「歴史街道丹後100キロウルトラマラソン」

2009年9月22日
2009丹後ウルトラ
 京丹後市で開催された「歴史街道丹後100キロウルトラマラソン」に行った。
 この大会は今から9年以前に私が立ち上げた大会。普通、マラソン大会の立ち上げは開催したいと考えた自治体や陸上競技協会、地元の有志が発案するケースが多いが、この大会は私がウルトラマラソンの普及と近畿エリアで全国大会を開きたい、という発意で持ち込んだものである。勿論、地元丹後地域の経済振興や観光振興といった地域の発展に繫がる目的は言わずもがな、である。

 大体、中央や五大都市以外にこれらのスポーツイベント企画を持ち込むと、都会のイベント業者が商売を目的に来た、といった受け取られ方をすることが殆どで、ランニングスポーツがもつ効果やその普及状態、大会を開催することでもたらされる振興効果はなかなか理解してもらうのに時間がかかるものである。丹後にあってもそれはご他聞にもれず、だったが丹後エリアの地域事情やスポーツ大会から産み出される副次効果を理解くださる方々の力もあって、第一回が開催され今日に至っている。

 今回は久しぶりに100キロの全コースを改めて見直してみた。
 現在は「京丹後市」という自治体名になっているが、コースは網野・久美浜・峰山・弥栄・大宮・丹後の6地域に及び、ランナーにとっては起伏と風光に富んだ内容になっている。丹後半島は周囲が複雑にいりくんでいて、その風光は「丹後松島」と呼ばれるほど美しい。これは半島の背骨が山になってるためで、道路が整備されるまではおそらく人が一人やっと通れるくらいの道しかなかったことが想像される。それだけに道が整備された今日でも海と山が創り出す自然の造形は見るものを驚嘆させるほど美しいのである。
 コースの途中には竜神峠や碇高原などへの長く勾配のきつい坂が配されているが、ランナーは100キロのコースを自分の人生になぞらえてコツコツこれらの坂道を克服してゆく。

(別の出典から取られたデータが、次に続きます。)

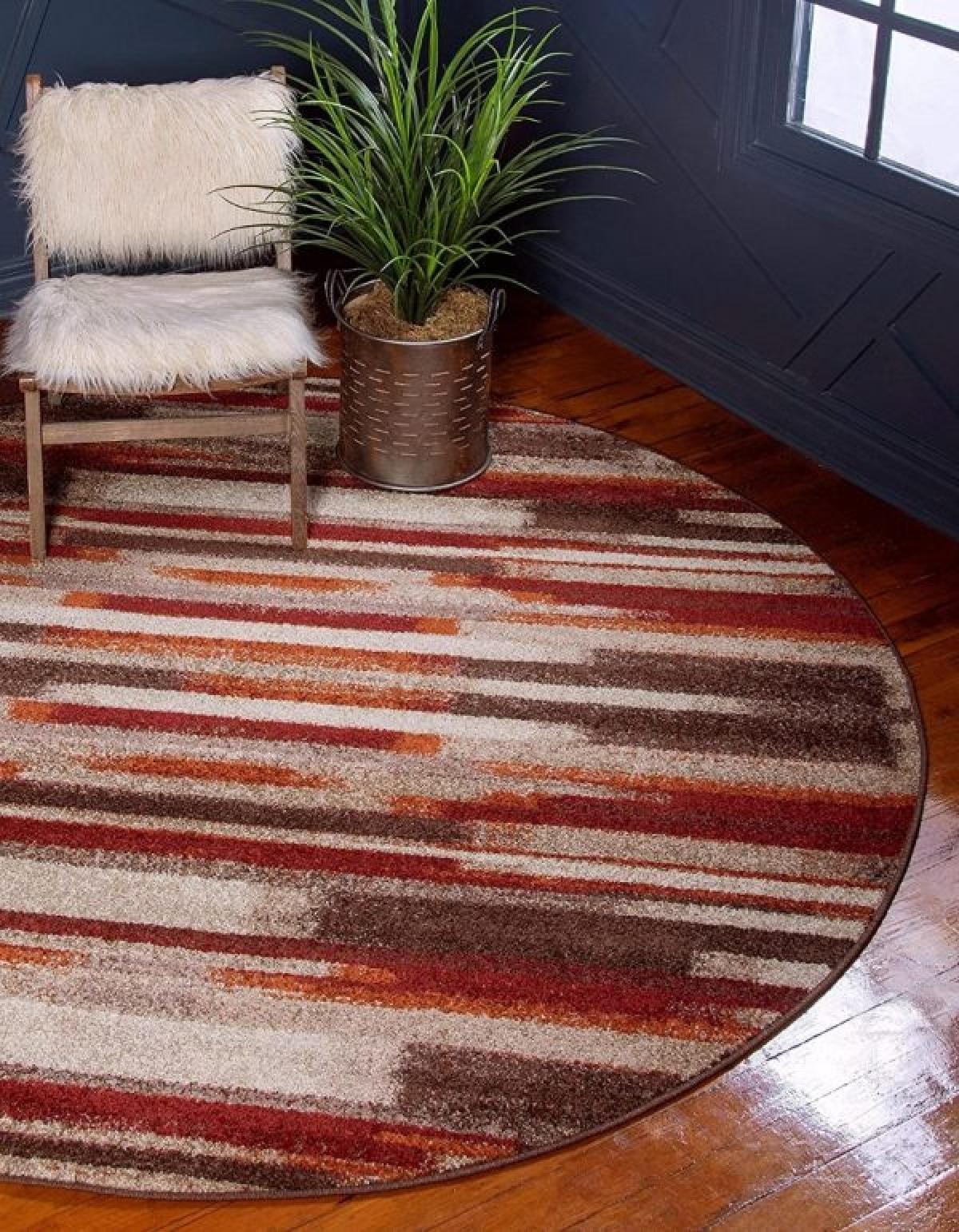 Tấm thảm màu đỏ loang nâu, trắng là điểm nhấn hoàn hảo, tạo sự ấm áp, sang trọng cho căn phòng.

 途中、給水や給食を補充するエイドステーションがあり、このステーションでは物の補給以外にボランティアスタッフとのささやかな交流を持つこともできる。
 ウルトラマラソンは、時として人生の日々と同様孤独な瞬間を味わうことがある。そんなときの他人(スタッフや応援者)の一言が大きな力になったり、自分を奮い立たせるきっかけになったりもする。10時間以上(60kmは9時間30分だが)の長い時間をかけて走るウルトラマラソンは、筋肉痛との闘いでもあるが一方では自分の精神を涵養してくれるスポーツでもある。

 人間は目的や目標がないと「浮遊した時間」を過ごしてしまうある意味弱い生き物なのかも知れない。逆に言えばしっかりした目標・目的を持てた者は工夫と創意に満ちた生き方を見つけることもできるのではないだろうか?ランニングとても単純なスポーツだが反面、非常に奥行きも間口も広くて深いスポーツ。先ずは歩きから始め、健丈な心身を自分の中に見つけることができたなら、いつかはウルトラマラソンを体験してみてもらいたい。そして、美しい風光と恵まれた海産物、遥か古代の歴史に彩られた京丹後の地を是非一度は訪れて欲しいものである。